The Studium and the Punctum
Virality in digital diplomacy is the new black, and rightly so, one may add! For Ministers of Foreign Affairs (MFA) and embassies, being on social media is no longer only about presence and networking, but about standing out through the virality of their messages. Creating content that is shared exponentially on social media, in a very short timeframe, with multiple levels of reactions from a mosaic of audiences is, to put is simply, ‘pure gold’ from a communicational perspective.

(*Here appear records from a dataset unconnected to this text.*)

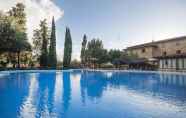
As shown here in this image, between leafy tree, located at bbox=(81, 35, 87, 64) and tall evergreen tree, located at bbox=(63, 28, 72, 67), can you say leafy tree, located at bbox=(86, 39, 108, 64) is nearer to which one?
leafy tree, located at bbox=(81, 35, 87, 64)

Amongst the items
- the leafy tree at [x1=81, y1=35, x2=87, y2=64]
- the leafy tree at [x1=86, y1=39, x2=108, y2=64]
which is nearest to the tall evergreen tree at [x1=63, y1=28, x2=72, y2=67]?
the leafy tree at [x1=86, y1=39, x2=108, y2=64]

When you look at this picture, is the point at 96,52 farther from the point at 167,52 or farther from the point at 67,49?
the point at 167,52

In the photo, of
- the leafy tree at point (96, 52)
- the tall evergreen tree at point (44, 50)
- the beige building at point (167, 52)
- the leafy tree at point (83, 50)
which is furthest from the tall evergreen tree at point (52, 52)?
the beige building at point (167, 52)

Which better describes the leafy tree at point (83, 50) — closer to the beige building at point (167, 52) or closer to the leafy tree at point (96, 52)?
the leafy tree at point (96, 52)

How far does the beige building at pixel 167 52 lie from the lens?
31611 millimetres

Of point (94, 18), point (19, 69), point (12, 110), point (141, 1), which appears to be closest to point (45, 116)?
point (12, 110)

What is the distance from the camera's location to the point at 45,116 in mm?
7367

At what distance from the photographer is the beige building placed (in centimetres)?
3161

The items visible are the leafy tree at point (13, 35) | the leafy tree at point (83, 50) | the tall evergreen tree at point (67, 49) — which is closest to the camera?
the leafy tree at point (13, 35)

Virality allows digital diplomats to step out of their immediate ‘bubble’ and reach out to unfamiliar audiences, showcase their position on important policy issues or normative claims, and enhance their social authority in front of their peers or the online public. In the attention-deficit space of the digital medium, virality promises to inject a high-dose of authenticity and engagement, even though, the outcome often has a short-lifespan and generates transient effects. The challenge lies, of course, with the fact that viral content is not that easily to create, especially by MFAs and embassies who generally lack the human, know-how and technical capacity to make their messages ‘go viral’.

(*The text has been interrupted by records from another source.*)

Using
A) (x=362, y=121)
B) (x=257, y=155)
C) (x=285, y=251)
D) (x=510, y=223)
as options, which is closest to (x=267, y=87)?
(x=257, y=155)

As a first step towards addressing this challenge, we need to develop a good theoretical understanding of how virality works in the context of digital diplomacy. Roland Barthes’ reflections on the study of photography may assist us with this task, as they provide some useful clues about how to think analytically about the issue of virality.1 More specifically, Barthes argues that the way in which we make sense of the meaning of a photograph much depends on the distinction we draw between the studium and the punctum aspects of the image. The studium represents the contextual reading of the image that is, the historical, social or cultural details that the picture makes available to the viewer. The punctum, on the other hand, is the ‘out of place’ aspect of the photo that punctuates the studium and ‘pierces’ the viewer with an unexpected arrow of acuity. Put it differently, while the studium tells the viewer what the image is about in a manner that can be similarly understood by many, the punctum disrupts the studium and establishes a personal connection between the viewer and the image.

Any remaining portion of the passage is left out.